JEUDI 12 MARS 2009 - SÉANCE DE L'APRÈS-MIDI

(Suite)

Question orale de M. Philippe Mahoux à la vice-première ministre et ministre de l'Emploi et de l'Égalité des chances sur «le plan d'accompagnement des chômeurs» (nº 4-668)

M. le président. - M. Melchior Wathelet, secrétaire d'État au Budget, adjoint au premier ministre, et secrétaire d'État à la Politique des familles, adjoint à la ministre de l'Emploi, et en ce qui concerne les aspects du droit des personnes et de la famille, adjoint au ministre de la Justice, répondra.

M. Philippe Mahoux (PS). - L'évaluation du Plan d'accompagnement des chômeurs pour le premier semestre 2008 conduirait à des résultats positifs et encourageants, j'utilise le conditionnel sciemment.

Cette observation, saluée par l'Union européenne, a été mise en évidence par votre département ce mardi, lors de l'échange de vues organisé par la commission des Affaires sociales, le Comité d'avis fédéral chargé des questions européennes et nos collègues de la Chambre des Représentants.

Toutefois, l'évaluation relèverait également que des améliorations devraient être apportées.
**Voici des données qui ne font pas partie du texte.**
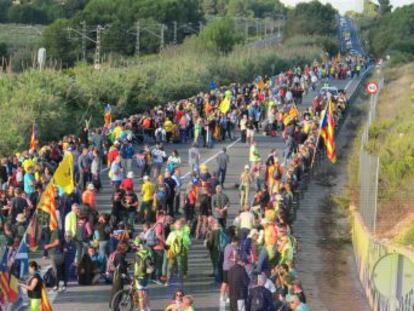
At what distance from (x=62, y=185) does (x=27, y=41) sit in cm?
9721

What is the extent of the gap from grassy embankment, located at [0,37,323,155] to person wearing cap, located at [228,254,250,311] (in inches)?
751

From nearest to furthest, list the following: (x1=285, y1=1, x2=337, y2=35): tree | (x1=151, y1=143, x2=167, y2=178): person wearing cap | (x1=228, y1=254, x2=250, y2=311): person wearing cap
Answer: (x1=228, y1=254, x2=250, y2=311): person wearing cap
(x1=151, y1=143, x2=167, y2=178): person wearing cap
(x1=285, y1=1, x2=337, y2=35): tree

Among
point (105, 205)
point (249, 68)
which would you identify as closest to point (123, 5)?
point (249, 68)

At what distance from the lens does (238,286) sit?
15.8 meters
Ainsi une attention particulière devrait-elle être accordée à l'anticipation et à la personnalisation, et à l'individualisation de l'accompagnement des chômeurs.

En revanche, la fédération des CPAS wallons a réagi au plan d'accompagnement en avançant qu'en conséquence de ce plan, les CPAS prendraient en charge quelque 38 pour cent des personnes exclues du chômage.

Ainsi, selon certaines informations, au 31 décembre 2008, les Centres publics d'action sociale auraient pris en charge quelque 2637 personnes ayant été sanctionnées par l'ONEM.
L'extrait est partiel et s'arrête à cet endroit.